Non avevo quindi un gran bel ricordo di Casablanca quella seconda volta che ci entrai, tanto più che il problema che avevo non era neppure facile da risolvere: le vele erano tutte da ricucire e se possibile alla svelta, perché, come sempre, non potevo perdere più di tanto tempo.

Mentre l’equipaggio smontava randa e fiocchi mi avviai alla ricerca di Humphrey per fare dogana, ma non ce n’era più traccia… Cominciai a chiedere in giro, sempre nel mio fluente francese, chi poteva avere gli strumenti per cucire delle grosse vele. Uno dei pescatori del porto mi accompagnò dal “velaio” di Casablanca: un uomo sulla cinquantina, ex colonnello dell’esercito in pensione, alto e con un fisico atletico, capelli a spazzola, vestito con pantaloni militari e a torso nudo. Per vivere cuciva piccoli oggetti da vendere ai turisti: di vele non ne sapeva nulla, ma aveva una macchina da cucire e abbastanza spazio per stenderle nel suo atelier, un grosso capannone un po’ fuori dalla zona del porto, quindi provai a spiegargli il da farsi. “Pas de problèmes” disse, e furono le uniche parole che gli sentii pronunciare.

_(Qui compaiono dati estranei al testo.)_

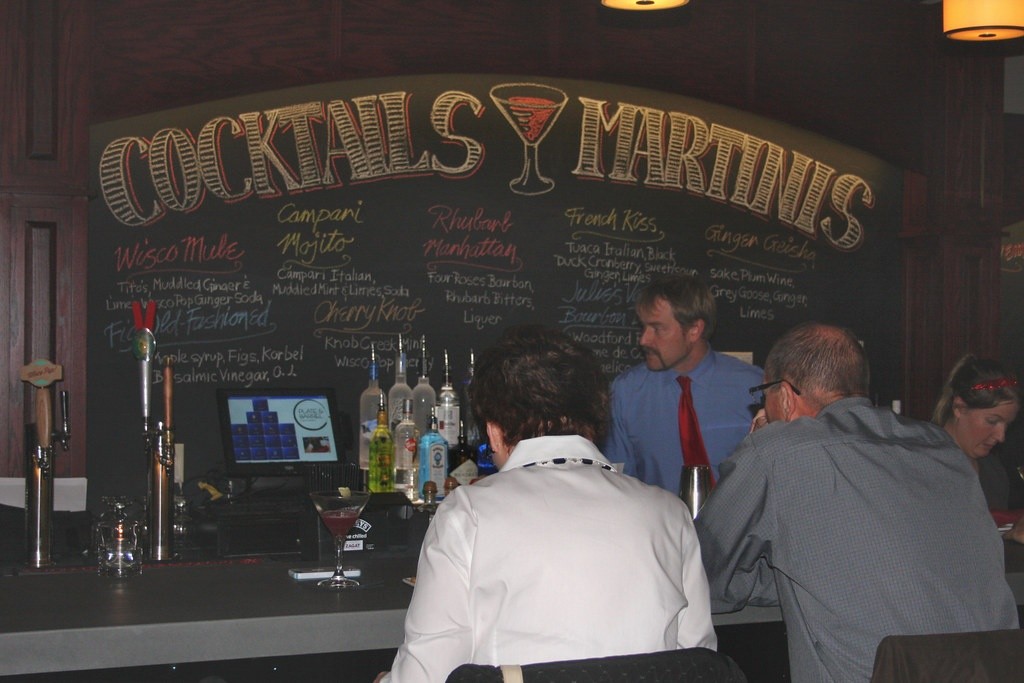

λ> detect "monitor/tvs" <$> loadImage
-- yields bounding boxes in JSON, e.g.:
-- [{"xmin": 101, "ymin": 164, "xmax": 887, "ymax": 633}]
[{"xmin": 216, "ymin": 387, "xmax": 348, "ymax": 476}]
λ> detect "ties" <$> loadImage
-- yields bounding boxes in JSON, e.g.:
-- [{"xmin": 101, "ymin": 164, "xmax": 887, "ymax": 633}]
[{"xmin": 676, "ymin": 375, "xmax": 717, "ymax": 492}]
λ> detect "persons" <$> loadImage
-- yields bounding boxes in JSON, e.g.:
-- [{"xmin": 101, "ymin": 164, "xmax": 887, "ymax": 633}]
[
  {"xmin": 694, "ymin": 321, "xmax": 1020, "ymax": 683},
  {"xmin": 603, "ymin": 272, "xmax": 765, "ymax": 498},
  {"xmin": 373, "ymin": 325, "xmax": 717, "ymax": 683},
  {"xmin": 930, "ymin": 354, "xmax": 1024, "ymax": 541}
]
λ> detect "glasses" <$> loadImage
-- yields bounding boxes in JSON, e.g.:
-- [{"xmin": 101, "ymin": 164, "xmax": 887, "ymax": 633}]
[{"xmin": 748, "ymin": 378, "xmax": 800, "ymax": 408}]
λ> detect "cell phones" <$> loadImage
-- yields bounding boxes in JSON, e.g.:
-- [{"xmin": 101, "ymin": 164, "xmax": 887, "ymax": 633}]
[{"xmin": 288, "ymin": 565, "xmax": 361, "ymax": 579}]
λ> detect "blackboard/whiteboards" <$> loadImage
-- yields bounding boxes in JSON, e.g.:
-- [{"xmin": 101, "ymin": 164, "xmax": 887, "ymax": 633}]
[{"xmin": 86, "ymin": 75, "xmax": 904, "ymax": 564}]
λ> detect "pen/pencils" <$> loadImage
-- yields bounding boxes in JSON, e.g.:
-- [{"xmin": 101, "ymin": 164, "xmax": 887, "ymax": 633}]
[{"xmin": 1017, "ymin": 467, "xmax": 1024, "ymax": 481}]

Dovevamo capire come portare le vele, grosse e pesanti, fin laggiù, ma in Marocco i problemi non esistono: quel pomeriggio stesso il colonnello si presentò in banchina con i suoi zii, contadini, muniti di asino e carretto. Caricammo tutto, trasportammo le vele in atelier e in due – io che spiegavo come fare e lui che faceva – ricucimmo tutto in un giorno e una notte. Non erano venute proprio benissimo, avevano delle toppe colorate qua e là, ma potevano funzionare almeno fino alle Canarie. Riportammo randa e fiocchi a bordo sempre con l’asino e il carretto e a quel punto chiesi quanto dovevo pagare per il lavoro. Il colonnello, sempre con tono serio, mi chiese 500 diram e l’audiocassetta delle arie liriche cantate da Pavarotti che aveva visto sul tavolo da carteggio. “Mi piace molto Vincerò” disse, e se ne andò cantando.

E anche quella volta, il vento girò e l’indomani ripartimmo.